No contexto da pandemia de síndrome respiratória aguda grave do coronavírus 2 (SRA-CoV-2), a carta publicada por Gerard J O’Mara no British Medical Journal sugerindo que o tratamento com inibidores da enzima conversora da angiotensina (ECA) e bloqueadores dos receptores da angiotensina II (BRA) poderia facilitar a infecção pelo coronavírus ao aumentar os níveis de ECA2 circulantes, levando ao aumento da carga viral e a lesões pulmonares mais graves, criou um mal-estar considerável.1
Há, no entanto, evidências de que a interacção entre as versões anteriores do coronavírus (SRA-CoV, que, para evitar confusões, doravante passaremos a designar como SRA-CoV-1) e o sistema renina-angiotensina-aldosterona e ACE2 é muito mais complexa. Os dados experimentais dos modelos de rato indicam que o losartan pode realmente proteger contra lesões pulmonares induzidas pelo vírus corona.2,3
A proteína do pico do SRA-CoV-1 interage com a ACE2, usando-a para a entrada na célula hospedeira, e desregula esta via de protecção pulmonar reduzindo a expressão da ACE2, resultando na acumulação de angiotensina II sem oposição e na lesão dos tecidos. Este processo explicaria o efeito protector proposto das ARBs contra a lesão pulmonar induzida pela SRA-CoV-1 em ratos.2
Adicionalmente, embora a ausência da ECA2 (em ratos knockout) proteja contra infecção, não é claro se a redução parcial dos níveis de ECA2, conseguida através da retirada dos inibidores da ECA ou das BRA, teria benefícios clinicamente relevantes.

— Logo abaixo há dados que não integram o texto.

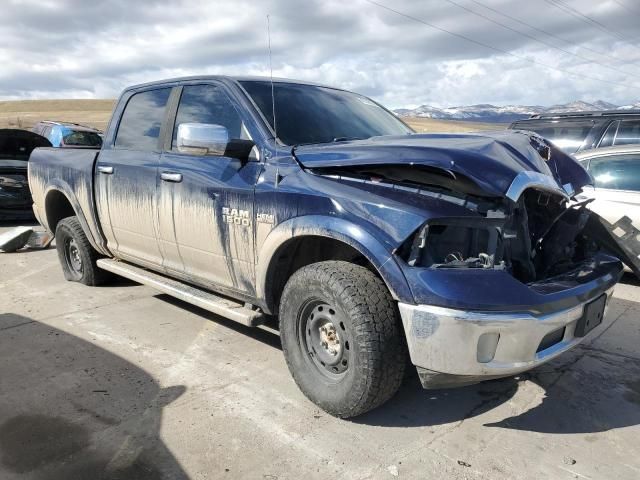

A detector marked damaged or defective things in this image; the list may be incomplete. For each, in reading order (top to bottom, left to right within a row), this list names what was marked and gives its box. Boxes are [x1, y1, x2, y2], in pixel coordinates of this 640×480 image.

crumpled front hood [292, 129, 592, 199]
damaged blue truck [26, 77, 640, 418]
missing headlight [404, 218, 504, 270]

As existem algumas semelhanças entre a SRA-CoV-1 e a SRA-CoV-2, particularmente em termos de ligação proteica à ECA2, é provável que os resultados acima referidos sejam também aplicáveis à situação actual com a doença coronavírus 2019 (COVID-19).4,5
Por isso, acreditamos que as opiniões expressas pelo O’Mara1 devem ser tratadas como simples reflexões e que se deve ter cuidado ao considerar a sua aplicabilidade clínica. A relação entre o sistema renina-angiotensina-aldosterona e a patogenicidade do SRA-CoV-1, e, por analogia, a patogenicidade do SRA-CoV-2 no contexto do COVID-19, é altamente complexa. De facto, a investigação básica sugere que os inibidores da ECA, e as BRA em particular, têm um papel protector.
Neste contexto, portanto, não existe base para descontinuar os tratamentos existentes com inibidores da ECA e BRA. Além disso, complicações devidas à descontinuação indiscriminada desses medicamentos podem ter consequências muito mais graves do que muitos dos efeitos adversos supostos.